Start of RECORDS SUPPLIED

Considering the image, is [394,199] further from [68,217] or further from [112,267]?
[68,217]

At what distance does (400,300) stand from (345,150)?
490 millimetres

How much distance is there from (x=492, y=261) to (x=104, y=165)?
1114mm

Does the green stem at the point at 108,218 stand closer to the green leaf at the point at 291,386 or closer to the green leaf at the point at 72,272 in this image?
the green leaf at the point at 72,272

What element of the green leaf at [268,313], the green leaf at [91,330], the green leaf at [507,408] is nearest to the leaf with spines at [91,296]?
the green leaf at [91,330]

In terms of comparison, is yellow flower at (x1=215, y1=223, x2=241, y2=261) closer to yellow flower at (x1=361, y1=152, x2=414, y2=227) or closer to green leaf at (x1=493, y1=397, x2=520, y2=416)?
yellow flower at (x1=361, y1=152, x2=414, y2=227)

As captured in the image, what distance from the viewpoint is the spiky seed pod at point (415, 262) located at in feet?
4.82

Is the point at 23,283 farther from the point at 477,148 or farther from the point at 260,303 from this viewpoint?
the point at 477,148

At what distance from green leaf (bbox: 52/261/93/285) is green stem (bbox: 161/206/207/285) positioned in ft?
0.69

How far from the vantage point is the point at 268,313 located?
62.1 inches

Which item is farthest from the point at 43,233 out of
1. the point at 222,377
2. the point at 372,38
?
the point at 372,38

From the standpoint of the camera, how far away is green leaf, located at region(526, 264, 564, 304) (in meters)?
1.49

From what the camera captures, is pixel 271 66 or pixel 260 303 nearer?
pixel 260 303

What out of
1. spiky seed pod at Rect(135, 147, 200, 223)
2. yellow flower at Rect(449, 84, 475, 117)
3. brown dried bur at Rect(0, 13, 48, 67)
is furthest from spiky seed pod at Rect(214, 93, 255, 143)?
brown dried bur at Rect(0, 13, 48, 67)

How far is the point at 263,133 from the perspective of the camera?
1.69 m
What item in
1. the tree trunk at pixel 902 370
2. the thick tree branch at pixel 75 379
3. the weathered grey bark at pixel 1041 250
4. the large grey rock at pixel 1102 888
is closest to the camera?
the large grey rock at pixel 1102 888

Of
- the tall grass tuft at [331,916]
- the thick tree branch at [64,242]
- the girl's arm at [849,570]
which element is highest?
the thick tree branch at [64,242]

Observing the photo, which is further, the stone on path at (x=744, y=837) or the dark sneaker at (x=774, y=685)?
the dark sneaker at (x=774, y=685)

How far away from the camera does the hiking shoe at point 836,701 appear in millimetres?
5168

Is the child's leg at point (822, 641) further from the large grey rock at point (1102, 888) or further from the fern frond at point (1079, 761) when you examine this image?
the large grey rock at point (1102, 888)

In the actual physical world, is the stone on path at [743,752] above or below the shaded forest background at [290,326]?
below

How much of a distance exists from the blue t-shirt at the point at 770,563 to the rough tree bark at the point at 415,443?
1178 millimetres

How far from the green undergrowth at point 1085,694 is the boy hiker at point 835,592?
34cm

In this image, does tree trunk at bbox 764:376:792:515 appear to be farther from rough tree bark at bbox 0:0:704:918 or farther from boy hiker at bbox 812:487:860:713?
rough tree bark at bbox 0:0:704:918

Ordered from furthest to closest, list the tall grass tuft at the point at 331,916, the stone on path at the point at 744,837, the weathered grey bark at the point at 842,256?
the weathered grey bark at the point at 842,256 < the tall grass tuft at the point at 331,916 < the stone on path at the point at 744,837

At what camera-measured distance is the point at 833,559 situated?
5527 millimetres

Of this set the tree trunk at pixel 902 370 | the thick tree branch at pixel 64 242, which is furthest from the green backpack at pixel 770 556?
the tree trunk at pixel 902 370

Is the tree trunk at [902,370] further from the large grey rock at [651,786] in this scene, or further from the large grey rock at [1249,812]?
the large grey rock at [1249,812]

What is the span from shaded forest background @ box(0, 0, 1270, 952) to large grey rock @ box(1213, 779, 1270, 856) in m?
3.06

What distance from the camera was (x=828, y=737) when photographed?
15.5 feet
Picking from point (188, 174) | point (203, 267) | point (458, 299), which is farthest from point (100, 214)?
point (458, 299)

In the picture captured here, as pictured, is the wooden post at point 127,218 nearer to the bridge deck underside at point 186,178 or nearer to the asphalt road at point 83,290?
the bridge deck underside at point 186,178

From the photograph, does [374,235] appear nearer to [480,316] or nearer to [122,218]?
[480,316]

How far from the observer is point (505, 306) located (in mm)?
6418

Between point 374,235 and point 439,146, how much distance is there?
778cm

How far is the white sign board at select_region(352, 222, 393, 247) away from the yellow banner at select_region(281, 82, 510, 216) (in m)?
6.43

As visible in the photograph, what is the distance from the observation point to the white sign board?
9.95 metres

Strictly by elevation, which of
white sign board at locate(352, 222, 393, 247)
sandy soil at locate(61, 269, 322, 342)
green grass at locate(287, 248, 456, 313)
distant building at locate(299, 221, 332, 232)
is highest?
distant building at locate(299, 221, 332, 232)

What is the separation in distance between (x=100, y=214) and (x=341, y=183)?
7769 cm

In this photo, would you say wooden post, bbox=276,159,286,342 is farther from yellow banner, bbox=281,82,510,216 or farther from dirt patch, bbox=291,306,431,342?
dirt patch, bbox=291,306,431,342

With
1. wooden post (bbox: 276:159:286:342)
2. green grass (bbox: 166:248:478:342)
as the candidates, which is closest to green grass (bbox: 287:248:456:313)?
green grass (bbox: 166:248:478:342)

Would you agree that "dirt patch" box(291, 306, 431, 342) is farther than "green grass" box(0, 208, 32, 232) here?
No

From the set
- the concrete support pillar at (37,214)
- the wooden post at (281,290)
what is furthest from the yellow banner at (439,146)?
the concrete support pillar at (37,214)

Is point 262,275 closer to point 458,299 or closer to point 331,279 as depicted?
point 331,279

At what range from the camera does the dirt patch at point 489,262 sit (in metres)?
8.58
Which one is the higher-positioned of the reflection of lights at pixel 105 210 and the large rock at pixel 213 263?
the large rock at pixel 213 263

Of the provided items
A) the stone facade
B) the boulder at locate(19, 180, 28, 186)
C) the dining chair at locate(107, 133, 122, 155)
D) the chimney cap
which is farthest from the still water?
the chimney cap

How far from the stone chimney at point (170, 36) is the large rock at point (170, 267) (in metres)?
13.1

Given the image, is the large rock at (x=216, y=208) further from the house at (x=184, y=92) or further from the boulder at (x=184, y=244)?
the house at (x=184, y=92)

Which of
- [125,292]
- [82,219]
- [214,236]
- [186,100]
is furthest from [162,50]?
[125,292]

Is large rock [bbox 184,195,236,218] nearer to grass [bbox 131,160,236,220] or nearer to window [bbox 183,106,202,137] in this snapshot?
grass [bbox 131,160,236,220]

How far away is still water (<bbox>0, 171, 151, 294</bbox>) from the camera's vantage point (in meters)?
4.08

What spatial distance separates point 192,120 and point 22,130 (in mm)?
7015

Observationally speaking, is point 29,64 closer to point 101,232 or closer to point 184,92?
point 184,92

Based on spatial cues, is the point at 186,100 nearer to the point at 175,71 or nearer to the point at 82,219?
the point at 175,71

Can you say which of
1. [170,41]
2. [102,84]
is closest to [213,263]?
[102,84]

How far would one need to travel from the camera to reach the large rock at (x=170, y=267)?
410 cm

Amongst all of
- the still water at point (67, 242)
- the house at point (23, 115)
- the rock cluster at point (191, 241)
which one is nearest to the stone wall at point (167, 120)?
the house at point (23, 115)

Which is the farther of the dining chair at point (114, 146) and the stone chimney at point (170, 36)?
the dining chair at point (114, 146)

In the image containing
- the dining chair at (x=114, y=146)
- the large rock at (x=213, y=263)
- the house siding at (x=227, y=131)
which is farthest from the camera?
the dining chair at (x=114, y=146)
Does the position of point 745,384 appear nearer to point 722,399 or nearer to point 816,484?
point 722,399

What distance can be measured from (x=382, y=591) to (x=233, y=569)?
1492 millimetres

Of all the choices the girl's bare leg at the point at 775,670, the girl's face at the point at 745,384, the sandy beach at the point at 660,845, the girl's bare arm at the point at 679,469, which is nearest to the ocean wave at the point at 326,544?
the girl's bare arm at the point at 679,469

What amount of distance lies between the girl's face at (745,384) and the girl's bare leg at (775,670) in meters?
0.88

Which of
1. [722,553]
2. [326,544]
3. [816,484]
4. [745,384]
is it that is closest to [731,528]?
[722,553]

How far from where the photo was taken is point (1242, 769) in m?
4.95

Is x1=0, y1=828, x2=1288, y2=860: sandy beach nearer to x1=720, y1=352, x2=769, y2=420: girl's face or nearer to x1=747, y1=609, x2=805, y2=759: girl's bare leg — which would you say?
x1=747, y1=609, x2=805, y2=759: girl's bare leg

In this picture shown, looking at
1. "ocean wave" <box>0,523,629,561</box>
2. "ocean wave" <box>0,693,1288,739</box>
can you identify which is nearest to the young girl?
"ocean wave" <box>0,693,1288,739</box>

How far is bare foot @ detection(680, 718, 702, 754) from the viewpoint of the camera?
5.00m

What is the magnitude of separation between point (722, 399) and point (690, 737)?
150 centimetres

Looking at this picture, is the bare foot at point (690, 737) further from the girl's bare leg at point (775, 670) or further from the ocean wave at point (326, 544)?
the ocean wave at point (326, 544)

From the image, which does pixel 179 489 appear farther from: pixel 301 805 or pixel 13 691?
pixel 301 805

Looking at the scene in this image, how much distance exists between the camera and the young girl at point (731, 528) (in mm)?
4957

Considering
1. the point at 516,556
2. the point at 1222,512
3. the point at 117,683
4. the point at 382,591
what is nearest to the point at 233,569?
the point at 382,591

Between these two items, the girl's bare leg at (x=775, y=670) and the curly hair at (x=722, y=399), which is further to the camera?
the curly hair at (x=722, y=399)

End of RECORDS SUPPLIED

◆ EXERCISE:
Copy out the rows above exactly, everything from the line containing "Ordered from furthest" down to the line containing "9.95 metres", with both of those lines included.

◆ THE REPLY:
Ordered from furthest to closest, list the tall grass tuft at the point at 331,916, the stone on path at the point at 744,837, the weathered grey bark at the point at 842,256?
the weathered grey bark at the point at 842,256 < the tall grass tuft at the point at 331,916 < the stone on path at the point at 744,837

At what camera-measured distance is the point at 833,559 situated?
5527 millimetres

Of this set the tree trunk at pixel 902 370 | the thick tree branch at pixel 64 242, which is furthest from the green backpack at pixel 770 556?
the tree trunk at pixel 902 370

Is the tree trunk at [902,370] further from the large grey rock at [651,786] in this scene, or further from the large grey rock at [1249,812]?
the large grey rock at [1249,812]

What is the span from shaded forest background @ box(0, 0, 1270, 952) to large grey rock @ box(1213, 779, 1270, 856) in m?
3.06

What distance from the camera was (x=828, y=737) when photographed?
15.5 feet
Picking from point (188, 174) | point (203, 267) | point (458, 299), which is farthest from point (100, 214)?
point (458, 299)

In the picture captured here, as pictured, is the wooden post at point 127,218 nearer to the bridge deck underside at point 186,178 or nearer to the asphalt road at point 83,290?
the bridge deck underside at point 186,178

From the photograph, does [374,235] appear nearer to [480,316] or nearer to [122,218]?
[480,316]

How far from the observer is point (505, 306) located (in mm)?
6418

Between point 374,235 and point 439,146, how much distance is there?
778cm

How far is the white sign board at select_region(352, 222, 393, 247) away from the yellow banner at select_region(281, 82, 510, 216) (in m)?
6.43

As visible in the photograph, what is the distance from the observation point to the white sign board?
9.95 metres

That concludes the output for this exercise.